# Small Ice Jigs



## Chaser (Sep 28, 2007)

I need to find a place to get small jigs in various colors and sizes for ice fishing, and for cheap. Seems silly to me to pay $.59 a piece for the ones at Sportsman's, and they rarely have the sizes and colors that I want or need. Anyone know a good source online, or better yet, locally?

Just to be clear, the jigs I am after are the tiny ones that work well for small grubs, worms, and gizzy bugs.


----------



## Critter (Mar 20, 2010)

Have you looked at Bass Pro? I use the 1/64 oz ones and found that they are killers here in the high lakes in Colorado

http://www.basspro.com/Bass-Pro-Shopsre ... LL_PRODUCT

Then I'll place a power wiggler on the shank followed by a half of a meal worm/maggot on the hook.

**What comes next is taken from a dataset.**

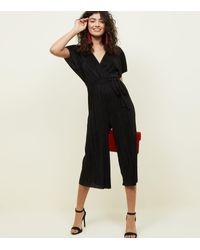 37037a633080 New Look Black Plissé Wrap Front Culotte Jumpsuit in Black - Lyst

http://www.basspro.com/Berkley-PowerBai ... 6168/50604


----------



## Ton_Def (Dec 23, 2008)

You could pour your own or find someone who does. They most likely have the paints to color them as you need, or you could paint them your self. I use my daughters nail polish... the glow works great, and the majority will have some form of glitter already in them.


----------



## BIGDADDY (Nov 13, 2010)

Try custom jigs and spoons. I like them. I think many of the sporting good stores carry some of their products.


----------